EXERCISE DIRECTIONS
Give back the line in the listing below that contains "common name: common duiker" and all remaining lines, retyped exactly, through the last line.

SUPPLIED ENTRIES
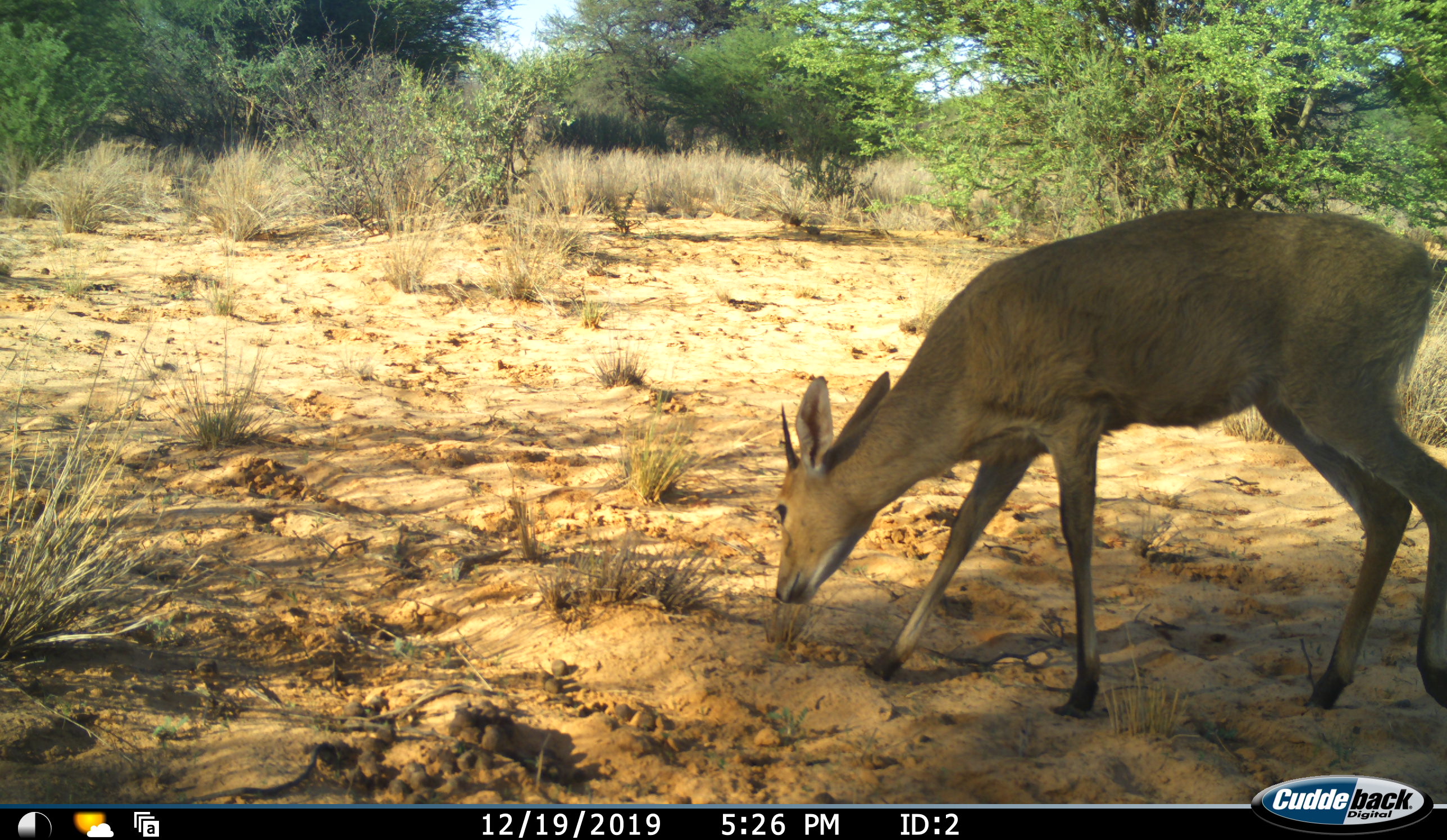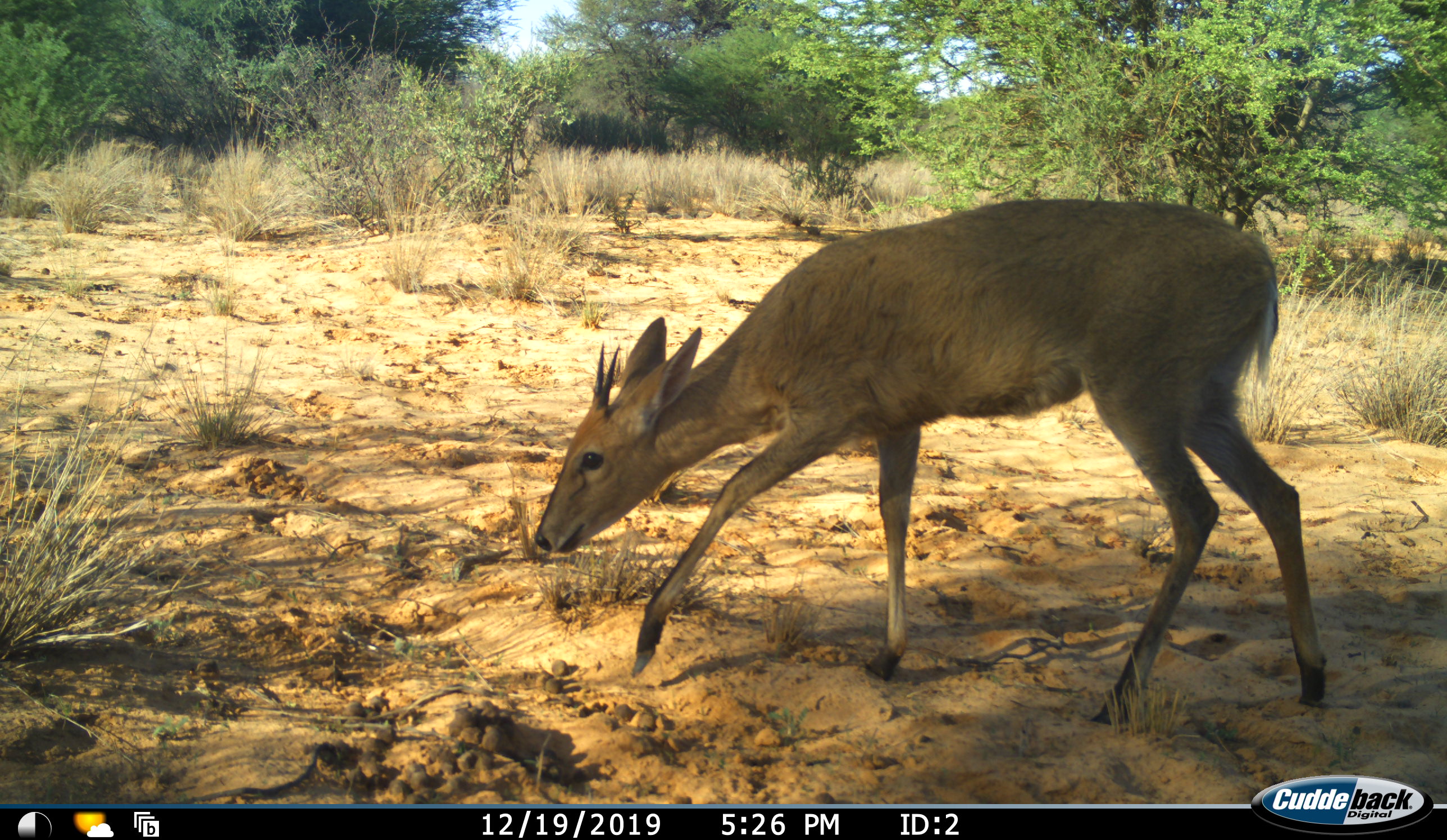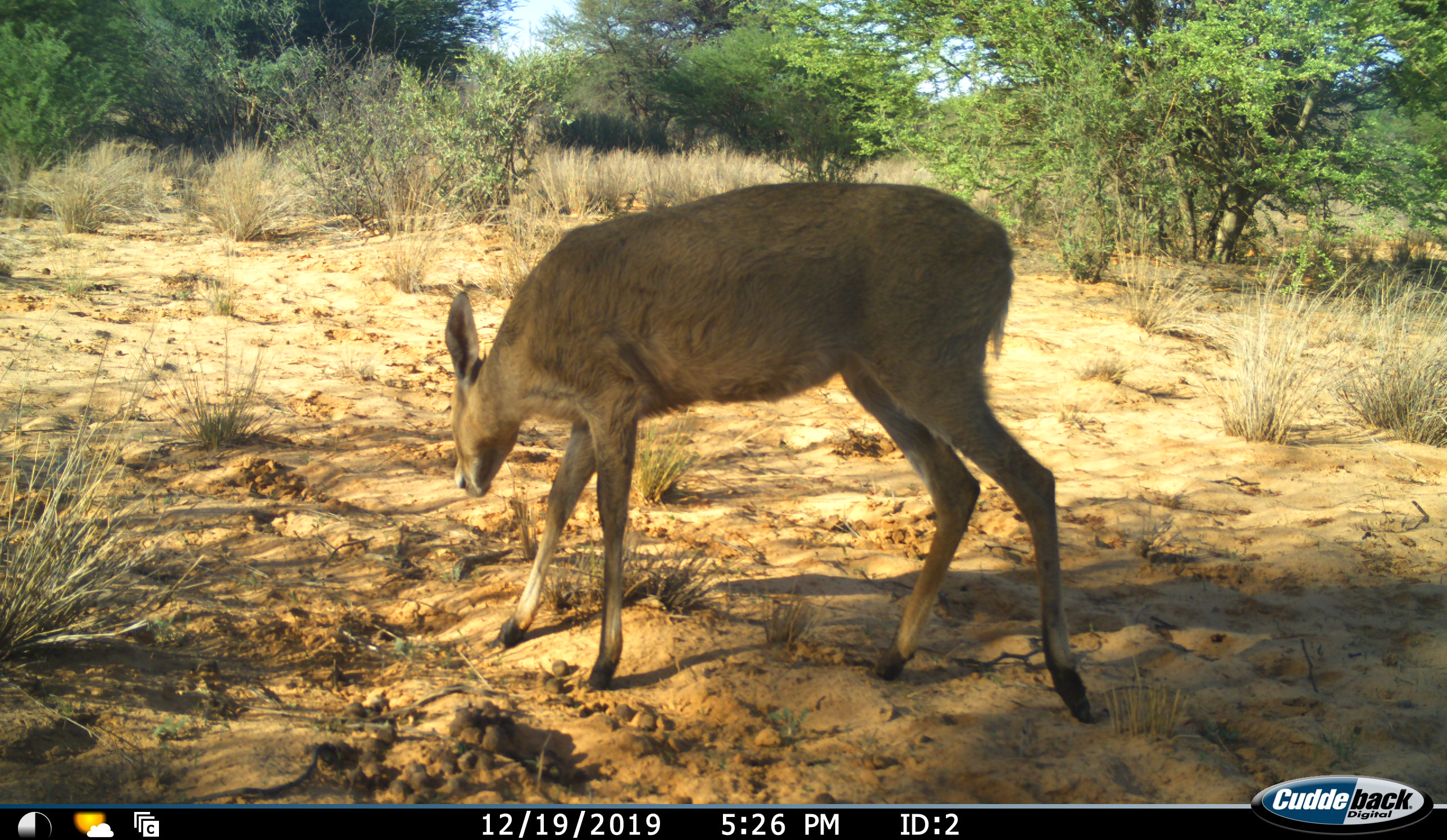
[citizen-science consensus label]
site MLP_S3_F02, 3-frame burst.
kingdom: Animalia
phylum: Chordata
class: Mammalia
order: Artiodactyla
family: Bovidae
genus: Sylvicapra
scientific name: Sylvicapra grimmia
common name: common duiker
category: duikercommongrey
Duikercommongrey (common duiker) (Sylvicapra grimmia), count 1. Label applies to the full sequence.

FINAL ANSWER
common name: common duiker
category: duikercommongrey
Duikercommongrey (common duiker) (Sylvicapra grimmia), count 1. Label applies to the full sequence.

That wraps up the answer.